Spending four years as a PhD student researching sarcasm in Paul was a pretty good life. While many of my other PhD student friends were putting in long hours in the lab, trying to decipher old handwriting in archives, or cleaning pottery on archeological digs, my search for ancient sarcasm saw me spending my time reading some of the funniest, most satirical ancient Greek writers. But there’s no Ctrl + F search for sarcasm, so sometimes it was hit and miss. I spent weeks reading some authors, who turned out to just not be very sarcastic. Other ancient writers, like Lucian of Samosata and Aristophanes, were very sarcastic and sometimes still legitimately funny a few thousand years later.

Another challenge is that the way sarcasm is communicated can change depending on language and culture. So it was only after about a year of finding and cataloguing a few hundred examples of ancient sarcasm that I was able to start identifying some of the signals that ancient Greek speakers used to show that they were being sarcastic. This became the foundation for identifying sarcasm in Paul, and figuring out what effects Paul’s sarcasm would likely have had on his audience.

But what is sarcasm, anyway? How is it different from irony? And how much of that one Alanis Morrissette song is actually ironic? All these questions deserve detailed answers, but I only have space here for three sentences:

Sarcasm, which the ancient Greeks called sarkasmos, is one form of verbal irony, which is itself just one kind of irony.

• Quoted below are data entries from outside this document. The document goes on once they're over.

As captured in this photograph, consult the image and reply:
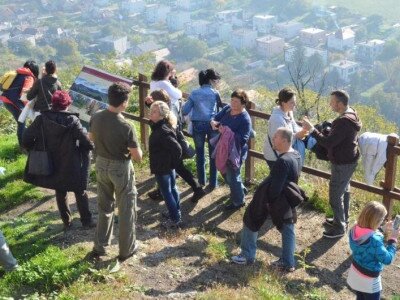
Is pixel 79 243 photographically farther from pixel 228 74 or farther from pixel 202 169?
pixel 228 74

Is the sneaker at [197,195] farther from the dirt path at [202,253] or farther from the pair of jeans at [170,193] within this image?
the pair of jeans at [170,193]

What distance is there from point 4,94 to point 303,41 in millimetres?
68045

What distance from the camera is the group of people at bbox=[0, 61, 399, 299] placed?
17.4ft

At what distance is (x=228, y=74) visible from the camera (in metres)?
58.4

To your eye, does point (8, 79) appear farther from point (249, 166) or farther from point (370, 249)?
point (370, 249)

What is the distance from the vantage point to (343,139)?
608cm

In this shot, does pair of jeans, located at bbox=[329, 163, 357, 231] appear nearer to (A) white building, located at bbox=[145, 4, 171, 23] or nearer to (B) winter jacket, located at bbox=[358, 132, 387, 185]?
(B) winter jacket, located at bbox=[358, 132, 387, 185]

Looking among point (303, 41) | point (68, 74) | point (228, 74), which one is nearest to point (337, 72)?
point (228, 74)

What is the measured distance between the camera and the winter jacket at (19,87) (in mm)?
8898

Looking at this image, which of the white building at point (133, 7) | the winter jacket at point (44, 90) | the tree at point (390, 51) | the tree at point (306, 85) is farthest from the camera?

Sarcasm happens when someone says something that would normally express a positive sentiment, but is actually meant negatively.

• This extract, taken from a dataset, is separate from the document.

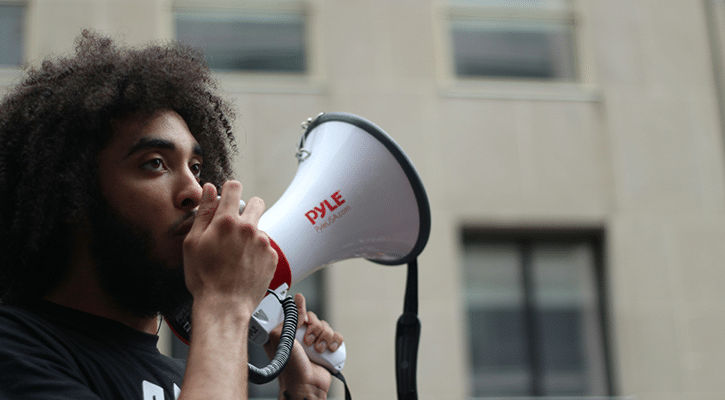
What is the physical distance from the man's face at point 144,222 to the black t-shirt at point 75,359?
3.2 inches

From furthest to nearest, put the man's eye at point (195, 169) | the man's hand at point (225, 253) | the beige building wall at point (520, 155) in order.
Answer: the beige building wall at point (520, 155), the man's eye at point (195, 169), the man's hand at point (225, 253)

Morrissette’s Ironic is more ironic than you might think.

There is so much more that could be said on all these subjects, since—as I talk about in Sarcasm in Paul’s Letters—how we define sarcasm impacts our understanding of how writers like Paul communicated. I would be just as happy to get more into the fascinating history of irony and sarcasm as I would be to do a pedantic analysis of Ironic. If any of that sounds interesting to you, don’t hesitate to let me know in the comments; it may just lead to another blog post.

Sarcasm in Paul’s Letters by Matthew Pawlak

About The Author

Matthew Pawlak

Matthew Pawlak is a postdoctoral researcher at the University of Tübingen. He completed his Ph.D. in Theology and Religious Studies in 2020 at the University of Cambridge. His res...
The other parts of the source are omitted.